Le premier roman de Claire-Louise Bennett, qui vient de paraître en poche, est un livre déroutant et singulier.

La narratrice, une jeune femme dont on ignore le prénom – et dont on ne sait du reste pas grand-chose –, s’est retirée dans un petit cottage irlandais situé non loin d’un étang dont il est, nonobstant, semble-t-il, le titre du roman, à peine question – mais la vie qu’elle y mène est, comme celle d’un étang, stagnante, enfouie, secrète ; apparemment absente mais, sous la surface tranquille et à peine frissonnante, dense et foisonnante.

L’étang est en quelque sorte un roman sur rien. La narratrice y décrit par le menu les faits et gestes les plus concrets et les plus banals d’un quotidien solitaire et domestique – parfois interrompu par un amant de passage. Elle y distille ses réflexions, ses impressions et ses sentiments, ainsi que des bribes de son passé. Elle y raconte une vie qui s’égoutte, qui suinte ; une vie lente, comme hors du temps et du monde.

Cela n’a l’air de rien ; cela pourrait être plat et insipide, un verbiage inconsistant et complaisant …  Cela le serait en effet, sans le ton si particulier de Claire-Louise Bennett, empreint d’une ironie subtile et voilée, d’une gravité légère et tendre.
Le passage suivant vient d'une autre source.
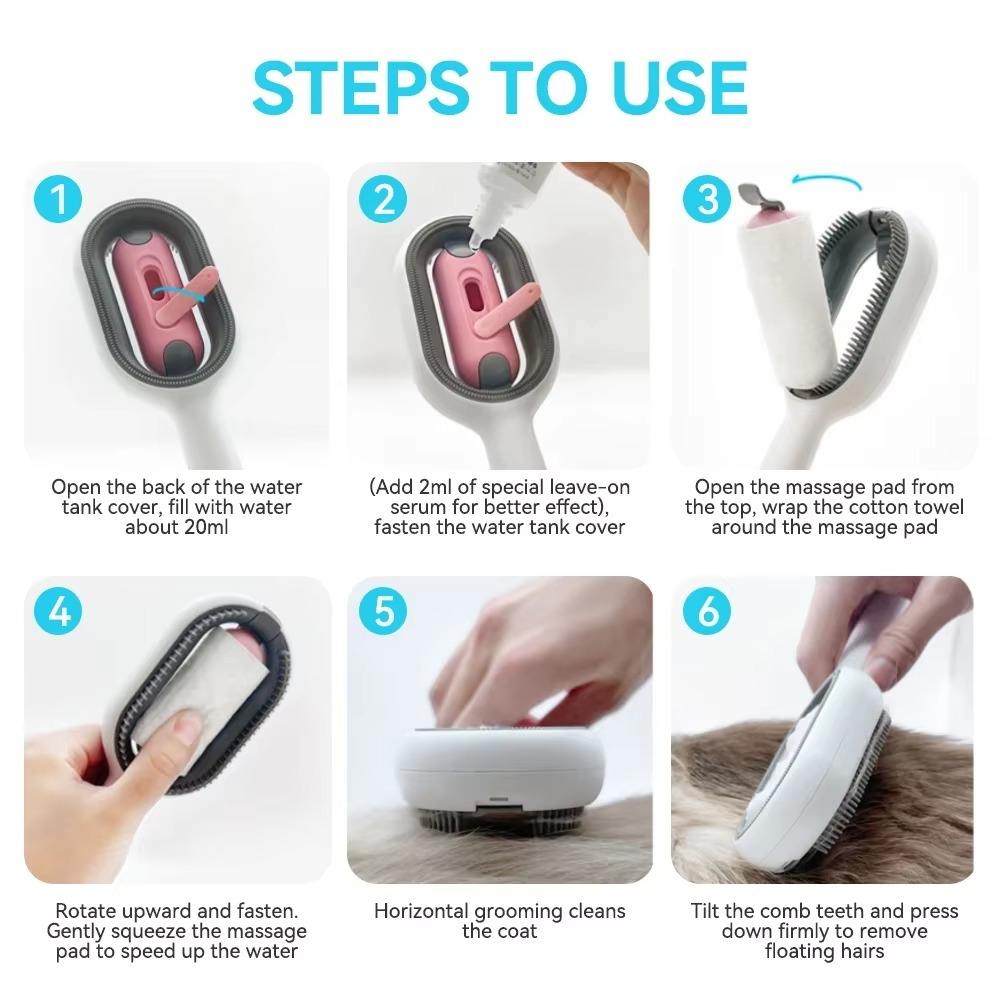 STEPS TO USE

1

Open the back of the water tank cover, fill with water about 20ml

2

(Add 2ml of special leave-on serum for better effect), fasten the water tank cover

3

Open the massage pad from the top, wrap the cotton towel around the massage pad

4

Rotate upward and fasten. Gently squeeze the massage pad to speed up the water

5

Horizontal grooming cleans the coat

6

Tilt the comb teeth and press down firmly to remove floating hairs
À travers sa narratrice, qui sait que « la tournure d’esprit […] est tout », elle porte sur le monde un regard de guingois, qui se traduit par une originalité discrète mais foncière, par des commentaires baroques et des notations fantasques, par des images et des associations inattendues mais heureuses et expressives – une boue « féodale et riche, incandescente en fait, comme si soudain elle allait se rompre et révéler une bête de feu ou se retourner sur elle-même en un ardent tourbillon d’eau sombrement lumineux ». Des amandes effilées qui « ressemblent étroitement aux ongles descellés d’une main qui vient tout juste de voir le jour ». Par la grâce de son verbe alacre et précis, de sa fantaisie, les détails les plus insignifiants prennent soudain un relief inattendu et s’enluminent d’une clarté falote mais têtue.

Roman de l’infime et de l’intime, L’Etang est une méditation solipsiste, une rêverie aigre-douce où l’accessoire et l’anecdotique sont comme transmutés et qui nous invite à un pas de côté, à un regard de biais pour retrouver – découvrir – la texture riche et chatoyante de la vie ordinaire, sa profondeur moirée, son intensité.